Spring semester begins remotely to curb COVID cases

Illustration by Amelia Madarang

On Jan. 7, Lewis & Clark College announced their decision to move the first three weeks of the Spring 2022 semester online. 

“All three campuses (CAS, law, grad) determined that a fully-remote start best allowed us to provide full access to classes while maintaining the health and safety needs of the campus,” Dean of the College of Arts and Sciences, Bruce Suttmeier said via email. 

LC had to adapt to going fully online for the first time since March 2020. 

First-year Jodi Fallas ’25 remarked that she was not “unused to the online experience.” However, she observed that beginning the second semester of her freshman year online made her feel “a little isolated” in her room, and that she was waiting for any opportunity to get out of it. 

Professor of International Affairs and Department Chair Bob Mandel, echoed Fallas’ excitement at the prospect of having in-person classes. 

“I was really yearning for the day when we could be back in person,” Mandel said. “And now that I’ve had two days in each class where that’s the case, it’s like I’m in heaven. That kind of fast paced, contentious, informative discussion is thriving.” 

One notable difference between the remote and in-person experience, according to Fallas, is the ability to connect with her peers. 

“I do enjoy the in-person experience more than online, because I thrive better in group settings where I get to talk to other people,” Fallas said. 

Many students and faculty members also expressed both frustration and appreciation for the hybrid model, which enables campus life to exist by minimizing the risk of an all-campus return. 

Mandel explained the technical limitations of remote learning, particularly for students who are exclusively remote. 

“No matter what system is used, the students who are virtual get kind of disadvantaged and it’s not because the teachers aren’t doing the right things,” Mandel said. “It’s that there are issues of hearing everything that’s being communicated properly, you know, (due to) settings in the microphones.” 

Fallas, on the other hand, advocated for the cognitive relief that hybrid classes provide. A blend of in-person and remote classes helped remedy some of the loneliness and screen fatigue that exclusively remote learning causes. 
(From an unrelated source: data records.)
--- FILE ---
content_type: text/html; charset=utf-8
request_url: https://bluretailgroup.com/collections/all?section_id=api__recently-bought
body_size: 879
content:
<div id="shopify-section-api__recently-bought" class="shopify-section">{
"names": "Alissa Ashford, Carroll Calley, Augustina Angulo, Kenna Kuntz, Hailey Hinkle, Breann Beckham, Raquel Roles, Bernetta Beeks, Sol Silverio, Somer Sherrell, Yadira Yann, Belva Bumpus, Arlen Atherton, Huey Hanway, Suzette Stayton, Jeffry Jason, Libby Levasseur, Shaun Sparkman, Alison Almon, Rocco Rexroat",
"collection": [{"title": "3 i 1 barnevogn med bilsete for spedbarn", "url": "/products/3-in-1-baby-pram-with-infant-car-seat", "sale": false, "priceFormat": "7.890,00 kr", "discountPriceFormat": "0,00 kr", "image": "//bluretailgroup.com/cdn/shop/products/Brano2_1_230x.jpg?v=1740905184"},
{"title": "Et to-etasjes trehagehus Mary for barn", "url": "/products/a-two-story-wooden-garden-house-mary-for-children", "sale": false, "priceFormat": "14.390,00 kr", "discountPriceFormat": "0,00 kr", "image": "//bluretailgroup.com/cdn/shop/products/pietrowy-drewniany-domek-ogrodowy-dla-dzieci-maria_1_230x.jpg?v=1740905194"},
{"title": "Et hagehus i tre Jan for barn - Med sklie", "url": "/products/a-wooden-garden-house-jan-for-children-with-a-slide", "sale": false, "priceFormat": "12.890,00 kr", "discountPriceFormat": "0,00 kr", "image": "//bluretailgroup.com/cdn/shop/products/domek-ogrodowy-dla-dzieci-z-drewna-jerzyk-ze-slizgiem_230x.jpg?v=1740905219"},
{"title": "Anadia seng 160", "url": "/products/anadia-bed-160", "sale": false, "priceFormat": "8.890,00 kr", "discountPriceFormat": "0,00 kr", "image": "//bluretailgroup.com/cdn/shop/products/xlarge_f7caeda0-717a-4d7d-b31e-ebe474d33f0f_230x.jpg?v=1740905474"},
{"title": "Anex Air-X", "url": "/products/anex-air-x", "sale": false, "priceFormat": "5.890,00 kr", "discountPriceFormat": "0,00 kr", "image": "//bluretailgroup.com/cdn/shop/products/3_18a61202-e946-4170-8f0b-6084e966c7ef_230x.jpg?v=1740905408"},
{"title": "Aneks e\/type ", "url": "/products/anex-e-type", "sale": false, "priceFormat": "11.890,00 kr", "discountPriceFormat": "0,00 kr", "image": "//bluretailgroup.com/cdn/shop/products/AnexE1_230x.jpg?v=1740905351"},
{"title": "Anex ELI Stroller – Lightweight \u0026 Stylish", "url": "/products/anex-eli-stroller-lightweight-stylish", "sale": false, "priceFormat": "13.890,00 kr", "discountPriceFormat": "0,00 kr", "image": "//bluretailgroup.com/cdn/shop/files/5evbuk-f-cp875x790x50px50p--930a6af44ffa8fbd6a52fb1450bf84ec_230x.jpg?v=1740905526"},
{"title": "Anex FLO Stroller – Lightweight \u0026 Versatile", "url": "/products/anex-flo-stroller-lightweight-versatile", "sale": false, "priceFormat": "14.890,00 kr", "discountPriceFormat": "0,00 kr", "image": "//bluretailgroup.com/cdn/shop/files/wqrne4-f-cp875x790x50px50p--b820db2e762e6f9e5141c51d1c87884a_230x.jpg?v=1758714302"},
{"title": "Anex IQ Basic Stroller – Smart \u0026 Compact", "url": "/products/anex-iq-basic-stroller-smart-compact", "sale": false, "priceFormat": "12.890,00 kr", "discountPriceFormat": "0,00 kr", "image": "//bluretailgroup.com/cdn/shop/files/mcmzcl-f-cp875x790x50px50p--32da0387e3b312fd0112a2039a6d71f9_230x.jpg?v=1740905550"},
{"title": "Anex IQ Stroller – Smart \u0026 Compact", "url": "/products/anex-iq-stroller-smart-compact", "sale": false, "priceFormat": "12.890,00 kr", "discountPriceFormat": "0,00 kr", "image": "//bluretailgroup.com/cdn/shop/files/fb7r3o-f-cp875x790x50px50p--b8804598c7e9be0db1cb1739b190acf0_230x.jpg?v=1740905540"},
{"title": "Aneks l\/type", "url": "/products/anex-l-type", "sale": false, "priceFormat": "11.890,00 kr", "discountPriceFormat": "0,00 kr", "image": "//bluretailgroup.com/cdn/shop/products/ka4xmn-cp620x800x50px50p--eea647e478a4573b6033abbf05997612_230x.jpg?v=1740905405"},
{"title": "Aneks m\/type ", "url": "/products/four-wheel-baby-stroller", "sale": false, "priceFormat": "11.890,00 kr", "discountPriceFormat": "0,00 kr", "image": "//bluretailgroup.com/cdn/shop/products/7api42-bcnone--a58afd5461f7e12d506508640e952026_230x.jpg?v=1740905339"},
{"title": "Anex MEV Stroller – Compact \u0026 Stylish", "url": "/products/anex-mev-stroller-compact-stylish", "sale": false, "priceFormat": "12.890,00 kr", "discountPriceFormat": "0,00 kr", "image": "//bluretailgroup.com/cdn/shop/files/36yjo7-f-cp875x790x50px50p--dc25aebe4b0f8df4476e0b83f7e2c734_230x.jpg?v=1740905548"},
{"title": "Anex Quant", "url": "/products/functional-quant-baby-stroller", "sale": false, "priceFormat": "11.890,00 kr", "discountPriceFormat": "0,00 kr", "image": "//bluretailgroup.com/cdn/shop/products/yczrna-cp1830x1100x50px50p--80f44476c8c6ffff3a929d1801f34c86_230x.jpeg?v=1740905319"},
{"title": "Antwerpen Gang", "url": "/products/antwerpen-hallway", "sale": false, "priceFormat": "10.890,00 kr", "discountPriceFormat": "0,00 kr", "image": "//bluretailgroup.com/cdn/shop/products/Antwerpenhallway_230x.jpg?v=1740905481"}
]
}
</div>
Despite her enthusiasm for in-person learning, Fallas noted that the return to in-person felt rushed and awkward. She described that the transition back to on-campus living and in-person classes were moving very quickly, leaving little time to feel prepared.

Regardless, a return to some form of online seems unlikely due to LC’s case positivity being at 2.35 percent overall, and February having a 1 percent overall positivity rate. Some credit the delayed in-person start for the low positivity rate. During the three week delay, approximately 3,000 Covid tests were administered on campus between Jan. 1 and Feb. 11, making the ability to return to campus safer. 

“We don’t expect to have to return to online modality,” Suttmeier said. “Our positivity rates on campus have been well below our peer institutions, and we’re confident that the conscientious work of students, staff, and faculty alike will continue these trends.”

Dialogue about campus safety is ongoing and will likely continue as both state and federal COVID-19 guidelines change. On Feb. 7, Oregon Governor Kate Brown announced that the indoor mask mandate would be lifted no later than March 31. 

Mandel is excited for the prospect of the possibility of one day having classes, fully in-person with no masks.

“I keep hoping for full freedom because I think that’s where education works best,” Mandel said. 

Fallas believes that slowly moving forward to reduce COVID-19 restrictions is positive, but 

“I believe in protecting the safety and well-being of others first,” She said. “But if Oregon deems it safe to lift the mask mandate, then I think that the decision was made with informed reasoning.”